[Material to process]:
--- --- ---
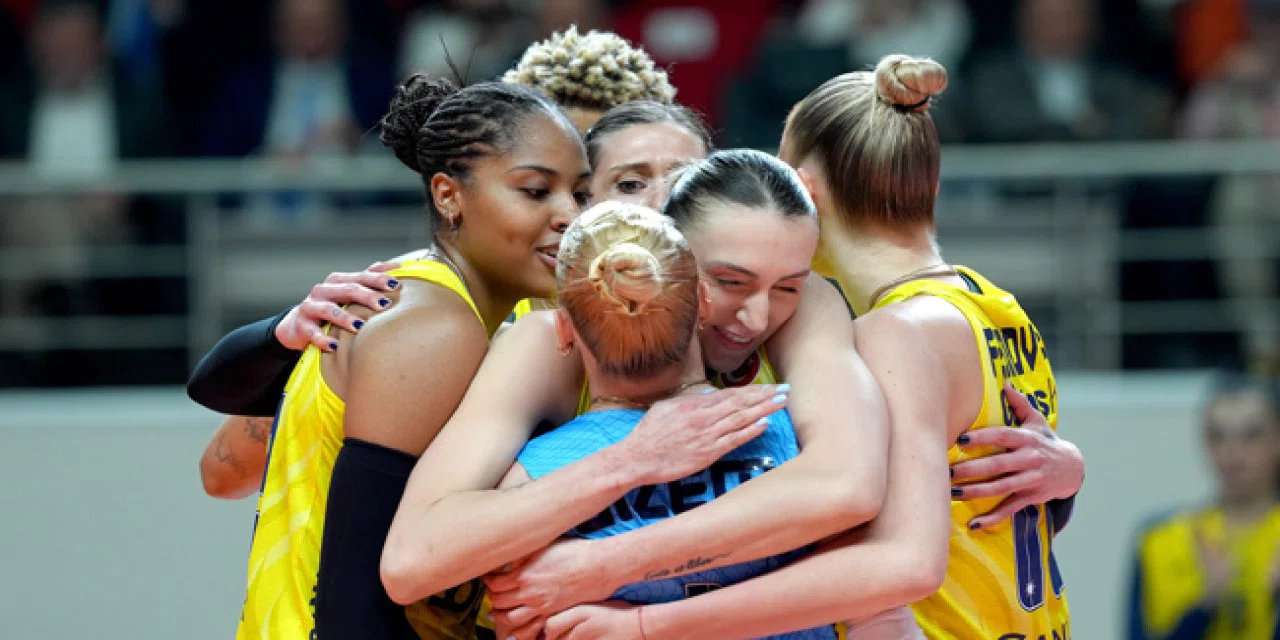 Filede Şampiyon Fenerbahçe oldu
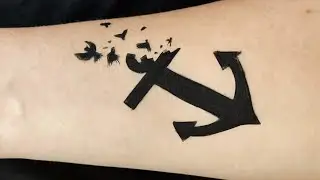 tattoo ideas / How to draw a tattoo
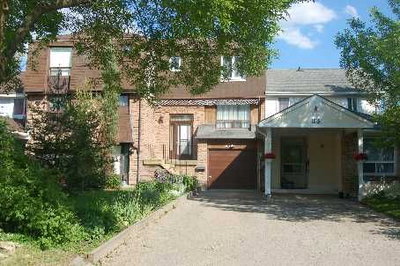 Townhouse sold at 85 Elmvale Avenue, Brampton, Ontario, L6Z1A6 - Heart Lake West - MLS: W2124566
--- --- ---
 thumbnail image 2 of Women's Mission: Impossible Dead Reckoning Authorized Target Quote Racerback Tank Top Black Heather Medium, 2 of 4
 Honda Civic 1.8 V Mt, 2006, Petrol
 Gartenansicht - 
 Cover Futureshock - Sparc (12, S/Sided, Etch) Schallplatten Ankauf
--- --- ---
[Assignment]:
What is needed is an exact copy of the lines above, from the one holding "Filede Şampiyon Fenerbahçe oldu" down to the one holding "Townhouse sold at", with those two included and the pictures left out.

[Completed task]:
 Filede Şampiyon Fenerbahçe oldu
 tattoo ideas / How to draw a tattoo
 Townhouse sold at 85 Elmvale Avenue, Brampton, Ontario, L6Z1A6 - Heart Lake West - MLS: W2124566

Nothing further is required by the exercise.